» **Your goal**: Render the material below as a JSON list of strings with one string per line. Skip blank lines and leave the pictures out.

» **Provided entries**:
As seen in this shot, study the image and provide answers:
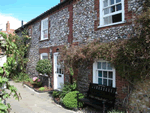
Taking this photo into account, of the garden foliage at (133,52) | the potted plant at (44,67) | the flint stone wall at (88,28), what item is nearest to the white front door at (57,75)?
the potted plant at (44,67)

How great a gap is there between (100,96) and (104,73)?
106 cm

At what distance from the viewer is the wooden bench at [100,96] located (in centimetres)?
510

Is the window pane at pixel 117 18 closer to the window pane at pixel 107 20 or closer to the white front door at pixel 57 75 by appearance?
the window pane at pixel 107 20

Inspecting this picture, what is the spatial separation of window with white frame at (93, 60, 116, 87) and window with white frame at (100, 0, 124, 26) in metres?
1.86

» **Solution**:
[
  "As seen in this shot, study the image and provide answers:",
  "Taking this photo into account, of the garden foliage at (133,52) | the potted plant at (44,67) | the flint stone wall at (88,28), what item is nearest to the white front door at (57,75)?",
  "the potted plant at (44,67)",
  "How great a gap is there between (100,96) and (104,73)?",
  "106 cm",
  "At what distance from the viewer is the wooden bench at [100,96] located (in centimetres)?",
  "510",
  "Is the window pane at pixel 117 18 closer to the window pane at pixel 107 20 or closer to the white front door at pixel 57 75 by appearance?",
  "the window pane at pixel 107 20",
  "Inspecting this picture, what is the spatial separation of window with white frame at (93, 60, 116, 87) and window with white frame at (100, 0, 124, 26) in metres?",
  "1.86"
]